Un mort c’est un drame. Dix morts c’est un drame. Cent morts c’est des statistiques.
La légende attribue ce constat terrifiant au leader soviétique Lénine, le théoricien initiateur de la révolution bolchevique. Cette révolution qui a fait des millions de morts. Tellement de morts que la mort a perdu son sens. Que les sens sont devenus insensibles à la vue d’un cadavre, fut-il décapité, fut-il déchiqueté, fut-il celui d’un enfant mort jeté sur la dépouille de sa mère.

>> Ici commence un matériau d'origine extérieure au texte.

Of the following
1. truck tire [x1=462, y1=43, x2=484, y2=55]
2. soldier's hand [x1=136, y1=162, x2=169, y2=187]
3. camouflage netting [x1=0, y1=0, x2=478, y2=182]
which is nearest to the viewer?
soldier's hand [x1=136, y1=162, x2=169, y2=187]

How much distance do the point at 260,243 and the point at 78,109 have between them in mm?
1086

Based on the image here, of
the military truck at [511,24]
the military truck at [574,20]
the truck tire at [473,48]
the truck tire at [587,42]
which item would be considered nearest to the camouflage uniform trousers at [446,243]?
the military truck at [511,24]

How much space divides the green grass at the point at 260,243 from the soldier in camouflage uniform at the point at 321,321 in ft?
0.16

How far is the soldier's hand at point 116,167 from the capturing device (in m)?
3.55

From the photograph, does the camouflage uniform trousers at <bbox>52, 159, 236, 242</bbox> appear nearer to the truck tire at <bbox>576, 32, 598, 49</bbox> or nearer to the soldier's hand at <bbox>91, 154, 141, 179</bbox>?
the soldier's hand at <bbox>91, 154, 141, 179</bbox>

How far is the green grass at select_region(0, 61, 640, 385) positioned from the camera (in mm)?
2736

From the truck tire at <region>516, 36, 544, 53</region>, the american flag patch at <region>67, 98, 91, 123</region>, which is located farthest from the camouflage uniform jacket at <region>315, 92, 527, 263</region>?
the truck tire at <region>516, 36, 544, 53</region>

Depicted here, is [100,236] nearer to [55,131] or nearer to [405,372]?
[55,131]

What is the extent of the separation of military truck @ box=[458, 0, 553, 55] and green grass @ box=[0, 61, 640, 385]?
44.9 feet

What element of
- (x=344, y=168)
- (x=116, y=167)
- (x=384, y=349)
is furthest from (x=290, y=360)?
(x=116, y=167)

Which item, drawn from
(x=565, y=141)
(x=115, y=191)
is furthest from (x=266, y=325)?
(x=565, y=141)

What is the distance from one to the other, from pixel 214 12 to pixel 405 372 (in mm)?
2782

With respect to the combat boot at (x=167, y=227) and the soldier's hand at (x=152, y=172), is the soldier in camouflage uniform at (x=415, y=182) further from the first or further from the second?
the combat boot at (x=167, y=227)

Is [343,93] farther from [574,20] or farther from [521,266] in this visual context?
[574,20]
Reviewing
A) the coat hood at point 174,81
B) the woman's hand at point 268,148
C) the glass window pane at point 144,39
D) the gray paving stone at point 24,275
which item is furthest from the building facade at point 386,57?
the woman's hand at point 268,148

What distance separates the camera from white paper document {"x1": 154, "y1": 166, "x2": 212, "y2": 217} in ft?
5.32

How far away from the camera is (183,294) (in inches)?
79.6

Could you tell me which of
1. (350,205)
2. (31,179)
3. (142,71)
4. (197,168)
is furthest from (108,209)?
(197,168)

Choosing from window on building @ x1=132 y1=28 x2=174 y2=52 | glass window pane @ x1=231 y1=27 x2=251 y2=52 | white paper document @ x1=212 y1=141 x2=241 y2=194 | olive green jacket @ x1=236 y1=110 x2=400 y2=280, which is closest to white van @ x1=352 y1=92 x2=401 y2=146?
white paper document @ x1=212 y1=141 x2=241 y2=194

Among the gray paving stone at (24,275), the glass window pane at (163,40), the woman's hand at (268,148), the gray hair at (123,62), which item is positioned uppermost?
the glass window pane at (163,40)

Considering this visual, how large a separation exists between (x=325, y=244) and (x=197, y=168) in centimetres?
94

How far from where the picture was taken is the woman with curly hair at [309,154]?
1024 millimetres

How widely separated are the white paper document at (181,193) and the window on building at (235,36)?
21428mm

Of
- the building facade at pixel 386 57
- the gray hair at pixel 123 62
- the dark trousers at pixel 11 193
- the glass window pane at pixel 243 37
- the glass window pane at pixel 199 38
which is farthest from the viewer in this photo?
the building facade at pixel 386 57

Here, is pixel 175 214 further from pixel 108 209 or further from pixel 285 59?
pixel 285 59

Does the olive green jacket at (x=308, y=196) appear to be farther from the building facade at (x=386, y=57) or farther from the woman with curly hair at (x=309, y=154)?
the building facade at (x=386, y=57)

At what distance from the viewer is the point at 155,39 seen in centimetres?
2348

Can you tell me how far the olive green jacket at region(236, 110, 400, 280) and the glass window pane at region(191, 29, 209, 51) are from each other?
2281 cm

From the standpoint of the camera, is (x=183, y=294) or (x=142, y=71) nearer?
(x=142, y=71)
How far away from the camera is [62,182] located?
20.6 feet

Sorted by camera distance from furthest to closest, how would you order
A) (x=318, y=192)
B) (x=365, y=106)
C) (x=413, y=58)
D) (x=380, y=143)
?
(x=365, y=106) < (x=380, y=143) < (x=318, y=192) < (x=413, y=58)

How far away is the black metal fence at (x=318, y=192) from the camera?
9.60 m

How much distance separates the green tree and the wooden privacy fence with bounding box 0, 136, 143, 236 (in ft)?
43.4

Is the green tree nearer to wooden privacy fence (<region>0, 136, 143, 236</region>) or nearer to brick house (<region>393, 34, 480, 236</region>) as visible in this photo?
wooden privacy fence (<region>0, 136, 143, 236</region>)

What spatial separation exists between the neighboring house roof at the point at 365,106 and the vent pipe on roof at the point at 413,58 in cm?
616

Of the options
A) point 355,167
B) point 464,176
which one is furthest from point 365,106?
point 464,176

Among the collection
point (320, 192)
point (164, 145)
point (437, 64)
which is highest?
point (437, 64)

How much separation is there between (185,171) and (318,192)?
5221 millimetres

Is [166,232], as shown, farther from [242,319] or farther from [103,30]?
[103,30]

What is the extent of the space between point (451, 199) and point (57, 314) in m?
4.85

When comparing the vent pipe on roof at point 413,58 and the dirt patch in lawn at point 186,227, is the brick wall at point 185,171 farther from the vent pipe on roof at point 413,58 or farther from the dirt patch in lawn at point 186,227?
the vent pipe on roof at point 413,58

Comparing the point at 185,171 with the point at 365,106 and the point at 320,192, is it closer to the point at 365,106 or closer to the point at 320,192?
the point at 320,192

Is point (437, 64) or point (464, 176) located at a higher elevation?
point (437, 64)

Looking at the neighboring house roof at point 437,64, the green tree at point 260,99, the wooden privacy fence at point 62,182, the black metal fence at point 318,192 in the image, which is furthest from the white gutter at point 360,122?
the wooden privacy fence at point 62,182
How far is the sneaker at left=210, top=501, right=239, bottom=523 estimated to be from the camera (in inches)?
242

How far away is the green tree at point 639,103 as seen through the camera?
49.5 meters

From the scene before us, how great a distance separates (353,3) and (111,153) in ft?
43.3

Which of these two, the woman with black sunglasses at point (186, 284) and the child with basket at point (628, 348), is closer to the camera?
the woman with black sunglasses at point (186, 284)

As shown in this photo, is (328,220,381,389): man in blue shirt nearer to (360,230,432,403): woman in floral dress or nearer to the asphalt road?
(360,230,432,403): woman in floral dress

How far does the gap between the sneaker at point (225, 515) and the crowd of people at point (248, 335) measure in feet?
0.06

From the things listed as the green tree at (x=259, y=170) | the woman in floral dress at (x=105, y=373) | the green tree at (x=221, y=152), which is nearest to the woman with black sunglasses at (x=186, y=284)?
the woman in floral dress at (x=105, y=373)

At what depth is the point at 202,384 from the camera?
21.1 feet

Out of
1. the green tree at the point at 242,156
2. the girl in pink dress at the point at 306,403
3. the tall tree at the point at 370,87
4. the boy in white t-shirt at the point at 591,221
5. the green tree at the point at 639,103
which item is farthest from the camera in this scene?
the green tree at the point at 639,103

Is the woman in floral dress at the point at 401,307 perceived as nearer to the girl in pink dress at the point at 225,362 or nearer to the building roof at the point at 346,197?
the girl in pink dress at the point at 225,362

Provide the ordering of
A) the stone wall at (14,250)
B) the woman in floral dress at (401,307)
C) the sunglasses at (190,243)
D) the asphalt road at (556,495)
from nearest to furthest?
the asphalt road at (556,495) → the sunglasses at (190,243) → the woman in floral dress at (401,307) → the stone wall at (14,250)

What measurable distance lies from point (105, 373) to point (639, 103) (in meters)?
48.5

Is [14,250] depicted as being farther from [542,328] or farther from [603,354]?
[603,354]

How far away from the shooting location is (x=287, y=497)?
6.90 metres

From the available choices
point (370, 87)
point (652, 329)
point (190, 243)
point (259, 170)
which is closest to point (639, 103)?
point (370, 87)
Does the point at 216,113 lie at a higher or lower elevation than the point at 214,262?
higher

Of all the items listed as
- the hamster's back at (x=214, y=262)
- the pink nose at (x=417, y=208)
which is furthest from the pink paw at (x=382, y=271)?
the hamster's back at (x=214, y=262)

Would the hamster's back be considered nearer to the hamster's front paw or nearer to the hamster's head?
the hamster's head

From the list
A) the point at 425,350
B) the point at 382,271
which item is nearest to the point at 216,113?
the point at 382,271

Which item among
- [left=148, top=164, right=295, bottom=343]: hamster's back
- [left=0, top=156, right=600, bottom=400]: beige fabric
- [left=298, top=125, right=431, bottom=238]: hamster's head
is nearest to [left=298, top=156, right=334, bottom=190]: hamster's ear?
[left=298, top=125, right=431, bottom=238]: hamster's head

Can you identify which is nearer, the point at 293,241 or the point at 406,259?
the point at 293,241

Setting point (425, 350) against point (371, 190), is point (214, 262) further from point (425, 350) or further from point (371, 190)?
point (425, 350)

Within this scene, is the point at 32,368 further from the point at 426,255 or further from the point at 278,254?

Cette arithmétique de la mort nous aussi nous l’avons vécue. Nous aussi nous avons commencé par un premier, puis par des dizaines, puis par des centaines et nous avons fini par deux cent mille morts. Nous aussi nous avons pleuré les premiers décédés, puis nous avons apprivoisé la mort, puis nous nous sommes acclimatés au sang qui coule, puis à faire le décompte macabre de nos cadavres.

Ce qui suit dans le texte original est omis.